### TRECHO SELECIONADO
——————

O voto da ministra acompanhou o entendimento do presidente do STF, Edson Fachin, de Luiz Fux e do próprio Mendonça. Com isso, o placar ficou empatado em 4 a 4 na questão de ordem apresentada por Gilmar Mendes para que os procedimentos fossem reunidos.
Do outro lado, acompanharam Gilmar, Moraes, Cristiano Zanin e Flávio Dino.
Nunes Marques se declarou impedido, enquanto Dias Toffoli declarou suspeição no julgamento, que segue no plenário do STF.
Antes de votar, Cármen Lúcia manifestou preocupação com a crise no Supremo e com a repercussão do embate entre os ministros, especialmente a poucas semanas das eleições de 2026.

——————

[Itens retirados de um conjunto de dados]
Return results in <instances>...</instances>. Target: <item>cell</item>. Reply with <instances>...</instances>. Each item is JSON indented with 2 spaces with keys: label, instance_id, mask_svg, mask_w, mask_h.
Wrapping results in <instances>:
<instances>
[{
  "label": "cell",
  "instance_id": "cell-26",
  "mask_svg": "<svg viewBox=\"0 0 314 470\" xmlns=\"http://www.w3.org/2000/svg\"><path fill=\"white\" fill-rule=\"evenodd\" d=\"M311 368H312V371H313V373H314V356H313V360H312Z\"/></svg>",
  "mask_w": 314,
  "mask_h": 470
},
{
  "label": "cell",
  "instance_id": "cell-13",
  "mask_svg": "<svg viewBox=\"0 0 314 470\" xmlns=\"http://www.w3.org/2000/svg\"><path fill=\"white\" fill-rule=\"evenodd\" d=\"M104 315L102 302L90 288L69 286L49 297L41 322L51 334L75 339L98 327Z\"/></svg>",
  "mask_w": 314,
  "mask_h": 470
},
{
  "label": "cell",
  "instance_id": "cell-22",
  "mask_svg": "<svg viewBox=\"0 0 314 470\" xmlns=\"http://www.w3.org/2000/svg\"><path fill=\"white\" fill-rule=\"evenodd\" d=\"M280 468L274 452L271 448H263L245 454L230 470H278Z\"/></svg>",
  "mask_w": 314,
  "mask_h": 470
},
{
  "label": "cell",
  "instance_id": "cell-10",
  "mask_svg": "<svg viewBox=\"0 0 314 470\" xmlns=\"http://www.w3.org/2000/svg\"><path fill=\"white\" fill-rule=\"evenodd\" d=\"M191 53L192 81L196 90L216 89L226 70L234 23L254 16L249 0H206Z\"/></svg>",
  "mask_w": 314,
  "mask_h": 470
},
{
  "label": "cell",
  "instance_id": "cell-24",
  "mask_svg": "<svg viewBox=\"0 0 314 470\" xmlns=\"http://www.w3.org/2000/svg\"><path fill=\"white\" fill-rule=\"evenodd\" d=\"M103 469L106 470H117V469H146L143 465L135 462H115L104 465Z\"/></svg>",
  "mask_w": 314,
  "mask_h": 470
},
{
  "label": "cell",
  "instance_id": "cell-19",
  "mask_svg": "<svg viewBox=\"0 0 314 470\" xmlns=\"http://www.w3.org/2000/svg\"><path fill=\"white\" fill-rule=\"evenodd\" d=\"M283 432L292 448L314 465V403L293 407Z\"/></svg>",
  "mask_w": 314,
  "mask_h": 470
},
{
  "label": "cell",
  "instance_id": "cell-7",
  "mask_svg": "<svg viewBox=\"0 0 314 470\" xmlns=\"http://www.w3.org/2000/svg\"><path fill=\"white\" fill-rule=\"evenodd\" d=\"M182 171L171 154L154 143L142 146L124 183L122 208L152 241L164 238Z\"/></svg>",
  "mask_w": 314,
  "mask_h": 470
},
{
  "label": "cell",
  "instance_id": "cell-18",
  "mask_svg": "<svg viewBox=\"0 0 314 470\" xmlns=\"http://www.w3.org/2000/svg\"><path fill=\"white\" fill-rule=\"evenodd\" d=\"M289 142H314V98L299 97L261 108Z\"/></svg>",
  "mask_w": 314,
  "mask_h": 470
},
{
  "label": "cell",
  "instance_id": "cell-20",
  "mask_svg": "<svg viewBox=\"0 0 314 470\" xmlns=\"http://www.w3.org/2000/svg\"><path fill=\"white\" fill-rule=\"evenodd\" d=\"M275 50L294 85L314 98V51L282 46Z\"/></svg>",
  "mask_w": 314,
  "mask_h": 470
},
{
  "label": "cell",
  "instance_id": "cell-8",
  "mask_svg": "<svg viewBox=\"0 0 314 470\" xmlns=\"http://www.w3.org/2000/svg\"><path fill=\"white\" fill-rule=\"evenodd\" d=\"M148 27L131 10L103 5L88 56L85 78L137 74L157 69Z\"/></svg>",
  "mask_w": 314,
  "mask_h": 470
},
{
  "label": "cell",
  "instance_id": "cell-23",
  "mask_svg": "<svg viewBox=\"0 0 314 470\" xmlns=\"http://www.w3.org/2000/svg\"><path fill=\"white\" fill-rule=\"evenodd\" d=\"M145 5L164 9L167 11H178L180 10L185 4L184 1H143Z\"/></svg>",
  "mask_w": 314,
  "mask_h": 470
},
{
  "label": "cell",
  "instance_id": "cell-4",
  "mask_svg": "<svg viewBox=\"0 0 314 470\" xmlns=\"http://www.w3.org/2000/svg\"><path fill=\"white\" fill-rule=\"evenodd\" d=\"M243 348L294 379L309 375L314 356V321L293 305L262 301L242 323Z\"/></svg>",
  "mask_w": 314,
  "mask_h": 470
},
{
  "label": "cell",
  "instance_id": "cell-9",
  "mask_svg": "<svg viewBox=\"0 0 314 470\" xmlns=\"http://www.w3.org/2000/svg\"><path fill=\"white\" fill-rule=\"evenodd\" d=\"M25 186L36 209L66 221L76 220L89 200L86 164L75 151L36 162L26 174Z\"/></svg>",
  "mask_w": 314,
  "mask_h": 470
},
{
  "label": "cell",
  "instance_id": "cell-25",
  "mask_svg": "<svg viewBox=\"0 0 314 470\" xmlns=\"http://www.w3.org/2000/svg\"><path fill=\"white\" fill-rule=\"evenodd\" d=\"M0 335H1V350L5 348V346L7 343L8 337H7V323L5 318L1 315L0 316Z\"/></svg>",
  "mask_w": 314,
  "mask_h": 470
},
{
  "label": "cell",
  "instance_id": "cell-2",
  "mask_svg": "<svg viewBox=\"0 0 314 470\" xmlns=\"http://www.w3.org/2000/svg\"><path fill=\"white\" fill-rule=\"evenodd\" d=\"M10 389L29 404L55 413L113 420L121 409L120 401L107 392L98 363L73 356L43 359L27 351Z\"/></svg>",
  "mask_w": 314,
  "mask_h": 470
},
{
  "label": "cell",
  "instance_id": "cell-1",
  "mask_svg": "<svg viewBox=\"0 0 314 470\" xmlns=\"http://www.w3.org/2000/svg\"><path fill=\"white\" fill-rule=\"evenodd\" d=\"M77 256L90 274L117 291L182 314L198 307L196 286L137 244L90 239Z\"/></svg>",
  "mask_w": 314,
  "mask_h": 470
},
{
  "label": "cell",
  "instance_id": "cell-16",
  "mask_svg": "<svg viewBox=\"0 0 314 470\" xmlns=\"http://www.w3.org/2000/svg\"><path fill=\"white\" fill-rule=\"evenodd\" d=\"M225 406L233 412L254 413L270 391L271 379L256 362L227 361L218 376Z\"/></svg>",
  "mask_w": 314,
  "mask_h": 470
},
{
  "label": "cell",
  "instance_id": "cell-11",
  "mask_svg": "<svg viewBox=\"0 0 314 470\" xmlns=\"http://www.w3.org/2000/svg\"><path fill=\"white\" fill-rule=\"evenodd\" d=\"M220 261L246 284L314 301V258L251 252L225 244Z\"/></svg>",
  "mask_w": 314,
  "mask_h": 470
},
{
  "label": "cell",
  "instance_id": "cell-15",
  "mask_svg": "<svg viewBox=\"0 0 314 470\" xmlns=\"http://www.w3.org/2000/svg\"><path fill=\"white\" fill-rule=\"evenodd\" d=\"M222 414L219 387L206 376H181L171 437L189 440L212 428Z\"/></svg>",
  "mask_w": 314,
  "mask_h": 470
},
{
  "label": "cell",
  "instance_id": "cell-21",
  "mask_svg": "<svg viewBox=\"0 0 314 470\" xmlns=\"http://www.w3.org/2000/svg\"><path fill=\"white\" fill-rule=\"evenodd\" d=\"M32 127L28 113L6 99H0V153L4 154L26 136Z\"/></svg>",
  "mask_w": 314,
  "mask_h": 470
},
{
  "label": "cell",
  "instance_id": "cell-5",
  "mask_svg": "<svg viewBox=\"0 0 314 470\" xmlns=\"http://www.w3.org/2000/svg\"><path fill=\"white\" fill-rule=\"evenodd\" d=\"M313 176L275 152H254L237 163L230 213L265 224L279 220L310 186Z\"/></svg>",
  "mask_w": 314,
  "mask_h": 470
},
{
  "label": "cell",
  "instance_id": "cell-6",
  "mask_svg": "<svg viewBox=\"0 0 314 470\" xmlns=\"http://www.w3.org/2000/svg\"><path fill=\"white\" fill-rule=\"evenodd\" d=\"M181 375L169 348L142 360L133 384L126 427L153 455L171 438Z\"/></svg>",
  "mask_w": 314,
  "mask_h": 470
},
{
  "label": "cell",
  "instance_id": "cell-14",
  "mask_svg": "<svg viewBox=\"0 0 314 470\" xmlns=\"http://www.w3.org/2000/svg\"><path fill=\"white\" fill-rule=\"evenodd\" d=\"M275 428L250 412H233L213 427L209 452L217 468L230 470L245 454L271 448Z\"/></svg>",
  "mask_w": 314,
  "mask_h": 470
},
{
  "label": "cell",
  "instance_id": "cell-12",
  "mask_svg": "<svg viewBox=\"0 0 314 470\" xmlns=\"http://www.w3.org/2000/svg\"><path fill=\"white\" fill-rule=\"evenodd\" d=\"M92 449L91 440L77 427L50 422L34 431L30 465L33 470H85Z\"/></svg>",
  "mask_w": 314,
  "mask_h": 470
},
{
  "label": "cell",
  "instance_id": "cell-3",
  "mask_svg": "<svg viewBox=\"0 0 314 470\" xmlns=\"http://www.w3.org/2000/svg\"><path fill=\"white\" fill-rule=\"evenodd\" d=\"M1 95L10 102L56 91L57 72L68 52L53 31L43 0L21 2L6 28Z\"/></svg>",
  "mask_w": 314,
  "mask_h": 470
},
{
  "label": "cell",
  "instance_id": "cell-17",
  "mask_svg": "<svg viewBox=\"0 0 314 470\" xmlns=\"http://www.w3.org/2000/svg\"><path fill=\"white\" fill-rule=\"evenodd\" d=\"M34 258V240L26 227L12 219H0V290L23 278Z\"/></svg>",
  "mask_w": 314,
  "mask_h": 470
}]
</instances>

——————

### TAREFAS A CUMPRIR
(a) No trecho sobre o julgamento no STF, quem apresentou a questão de ordem para reunir os procedimentos?
(b) Diga se cada afirmação concorda com o trecho sobre o julgamento no STF, respondendo sim ou não e citando as palavras do trecho que decidem a resposta: (i) Nunes Marques se declarou impedido. (ii) Flávio Dino acompanhou o entendimento de Edson Fachin. (iii) O julgamento já terminou no plenário.
(c) Por favor, dê continuidade ao trecho sobre o julgamento no STF a partir da última frase.

### RESPOSTAS DADAS
(a) Gilmar Mendes.

(b)
(i) Sim: "Nunes Marques se declarou impedido".
(ii) Não: "Do outro lado, acompanharam Gilmar, Moraes, Cristiano Zanin e Flávio Dino."
(iii) Não: "que segue no plenário do STF".

(c)
“Me sinto envergonhada, em um momento em que o Brasil está a menos de 20 dias da eleição, estarem todos voltados a questões do Supremo, que são processuais, com muita expressão e gravidade. Mas não garantimos o rigor e a serenidade que meu papel de cidadã e juíza deveria ter ajudado a promover. O Judiciário existe para tranquilizar o povo, e nós geramos intranquilidade. Essa é a minha percepção”, declarou.
A ministra também lamentou não ter contribuído para preservar a estabilidade institucional da Corte diante do cenário atual.
“Eu peço desculpa ao povo brasileiro que esperava uma postura diferente”, afirmou Cármen Lúcia.